DeepSeek V3, one of the most popular open-source large language models today, recently introduced significant inference-time optimizations that make it surprisingly efficient to serve despite its enormous size. The Aleph Alpha model captures these optimizations and translates them into performance figures that can be compared across setups.
Key trade-offs revealed
The report identifies three primary bottleneck regimes that shift depending on the ratio of GPU count to interconnect speed:
- Compute-bound scenarios: When all-to-all communication is fast enough, throughput is limited by the raw FLOPs of the GPUs.
- Memory-bound scenarios: When model weights or KV cache dominate capacity, memory bandwidth becomes the limiting factor.

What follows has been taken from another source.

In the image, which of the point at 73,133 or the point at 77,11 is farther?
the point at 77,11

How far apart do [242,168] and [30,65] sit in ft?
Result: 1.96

- Communication-bound scenarios: When inter-GPU bandwidth is insufficient, the cost of expert routing and all-to-all communication becomes the primary bottleneck.
By varying GPU count and interconnect speed, Aleph Alpha demonstrates how the bottleneck shifts across these regimes, enabling hardware selection tailored to specific deployment goals.
Practical implications for practitioners
The work is aimed at engineers and architects designing inference infrastructure for large MoE models. It provides a way to estimate performance without running extensive benchmarks, accelerating hardware procurement and deployment decisions.
Aleph Alpha's report includes detailed data and charts showing how changing the number of GPUs or interconnect bandwidth affects throughput and latency. It also explores the impact of batch size, precision (FP16 vs. FP8), and the number of active experts per token on overall throughput.
Why DeepSeek V3 matters for MoE inference
DeepSeek V3 has drawn attention for its scale, hundreds of billions of parameters, combined with an efficient MoE architecture that activates only a fraction of parameters per token. That design introduces unique inference challenges, particularly around expert routing and all-to-all communication across GPUs. Aleph Alpha's model tackles these challenges directly, offering a quantitative lens to understand how the architecture behaves under different hardware constraints.
The full report is available for download from Aleph Alpha's blog, with additional insights on how to apply the model to other MoE architectures under development.